DOCUMENT TEXT
::::

Contact us and see what NetOwl can do for you!
What is Entity Extraction?
What Does Entity Extraction Do?
It is commonly said that about 80% of all data is unstructured data, which means it is not organized in a predefined manner and is typically text-heavy and difficult to use for many software applications that rely on semantically labelled, database-ready data, known as structured data. It is however possible to turn unstructured data into structured data. That is precisely what Entity Extraction is all about.
Entity Extraction, also known as named entity recognition (NER), identifies key concepts in unstructured text such as named entities and disambiguates and classifies them into semantic categories, thereby creating structured data. Named entity recognition typically handles semantic concepts such as people, organizations, places, addresses, and time expressions as well as numeric expressions such as phone numbers, passport numbers, and many others.
Why Is Entity Extraction Useful?
Entity Extraction allows users to analyze unstructured text data in a timely and effective manner, saving them from having to wade through enormous amounts of text manually. Suppose for instance that you received a large collection of data, such as web pages, social media posts, email, internal memos, or reports for analysis, and you have no idea what is in it or what exactly to search for.
Entity Extraction can immediately enable you to:
-
- Discover names of people, companies, organizations, countries, and cities as well as mailing addresses, email addresses, phone numbers, etc. that are mentioned in this collection.
- Exploit this structured entity output with your favorite data visualization and analysis applications (e.g., Elastic Stack, Tableau, Esri ArcGIS) for trend analysis, geospatial analysis, link analysis, among others, to understand what is buried in this vast data.
In contrast, conventional keyword search assumes the users know what they are looking for, and it does not easily allow them to discover unknowns. For instance, given a large collection of documents, it is easy to search for documents about a specific company name, but it’s not easy to get the names of all companies involved in, say, a recent litigation case or the names of executives that are associated with it during an eDiscovery process.
Why Is Entity Extraction Hard?

::::

DATA PROVIDED
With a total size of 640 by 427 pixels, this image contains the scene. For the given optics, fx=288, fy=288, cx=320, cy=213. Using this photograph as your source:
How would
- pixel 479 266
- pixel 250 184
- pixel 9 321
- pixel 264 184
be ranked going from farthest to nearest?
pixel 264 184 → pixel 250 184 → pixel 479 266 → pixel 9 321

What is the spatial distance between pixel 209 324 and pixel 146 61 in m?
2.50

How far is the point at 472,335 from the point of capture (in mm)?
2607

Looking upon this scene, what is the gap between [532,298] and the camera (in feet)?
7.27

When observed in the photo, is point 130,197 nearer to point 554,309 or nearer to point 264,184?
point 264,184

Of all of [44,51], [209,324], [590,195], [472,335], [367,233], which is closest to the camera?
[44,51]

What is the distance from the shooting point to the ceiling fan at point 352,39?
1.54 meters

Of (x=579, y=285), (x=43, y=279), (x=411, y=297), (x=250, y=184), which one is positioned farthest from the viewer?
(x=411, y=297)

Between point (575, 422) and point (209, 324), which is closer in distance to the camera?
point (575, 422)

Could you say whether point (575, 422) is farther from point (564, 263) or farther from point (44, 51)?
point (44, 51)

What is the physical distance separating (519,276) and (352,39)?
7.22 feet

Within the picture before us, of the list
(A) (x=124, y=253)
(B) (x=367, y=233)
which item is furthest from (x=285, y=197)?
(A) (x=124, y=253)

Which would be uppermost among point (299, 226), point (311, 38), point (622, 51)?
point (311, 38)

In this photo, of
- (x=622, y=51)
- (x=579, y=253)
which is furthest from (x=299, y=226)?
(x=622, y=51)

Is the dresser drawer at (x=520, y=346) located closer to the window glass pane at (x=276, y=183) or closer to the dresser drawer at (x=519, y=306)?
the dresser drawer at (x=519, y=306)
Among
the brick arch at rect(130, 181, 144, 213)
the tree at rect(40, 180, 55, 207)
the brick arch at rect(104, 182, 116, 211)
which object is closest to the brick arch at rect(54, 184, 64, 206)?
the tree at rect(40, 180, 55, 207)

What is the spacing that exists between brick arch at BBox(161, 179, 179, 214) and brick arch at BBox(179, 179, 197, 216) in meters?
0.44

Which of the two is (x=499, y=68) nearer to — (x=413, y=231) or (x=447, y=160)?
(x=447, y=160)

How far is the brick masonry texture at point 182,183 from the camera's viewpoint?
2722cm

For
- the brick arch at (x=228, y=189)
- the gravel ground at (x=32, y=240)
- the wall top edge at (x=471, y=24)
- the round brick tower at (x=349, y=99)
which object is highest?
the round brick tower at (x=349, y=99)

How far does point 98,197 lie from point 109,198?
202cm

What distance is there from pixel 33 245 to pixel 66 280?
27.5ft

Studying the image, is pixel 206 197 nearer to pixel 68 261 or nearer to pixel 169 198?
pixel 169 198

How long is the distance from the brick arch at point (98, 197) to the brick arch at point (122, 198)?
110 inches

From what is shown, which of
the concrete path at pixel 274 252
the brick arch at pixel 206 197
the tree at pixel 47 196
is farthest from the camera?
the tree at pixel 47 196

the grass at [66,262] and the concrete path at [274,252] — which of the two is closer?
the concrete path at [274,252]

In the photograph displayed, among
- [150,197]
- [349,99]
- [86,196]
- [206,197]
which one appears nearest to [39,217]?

::::

LIST OF TASKS
(A) Translate this sentence from the entity extraction page into Spanish: "It is however possible to turn unstructured data into structured data."
(B) Pick up the entity extraction page at the point where it stops and carry it on.
The records were drawn from a separate source.

RESULTS FOR THE EXERCISE
(A) Sin embargo, es posible convertir datos no estructurados en datos estructurados.

(B)
Much of the challenge of automating text analysis comes from the ambiguity and richness of human language, often called Natural Language. Unlike programming languages, which are designed to be unambiguous and rigid, Natural Languages have evolved organically to be flexible in order to be able to express a wide range of ideas, emotions, and nuances and often rely on context for interpretation. This flexibility and reliance on context make Entity Extraction and in particular relationship and event extraction (discussed in the next section) especially challenging.
Here are some examples of the challenge of language ambiguity:
-
- Entity Type Ambiguity: The same name may refer to entities of different semantic types depending on context: “Jordan” could be a country name (Kingdom of Jordan), a person name (Michael Jordan), a body of water (Jordan River), or a brand name (Air Jordan).
- Part of Speech Ambiguity: The same word may have multiple grammatical functions depending on context. For instance, “bill” can be a proper noun (Bill), a common noun (electricity bill), and a verb (bill a customer).
- Semantic Ambiguity: The same word may have multiple meanings depending on context. For instance, the noun “operator” could indicate a person (e.g., crane operator), organization (e.g., tour operator) or a function in programming (e.g., arithmetic operator), and the verb “fire” can mean to dismiss an employee, to discharge a weapon, to inspire enthusiasm, etc.
At the same time, richness of language allows us to express the same concept in a variety of ways, which is a particular challenge for Advanced Entity Extraction such as relationship and event extraction:
-
- Multiple Terms: For example, the same event about someone leaving office can be expressed with different verbs, including “resign,” “quit,” “step down,” and so on.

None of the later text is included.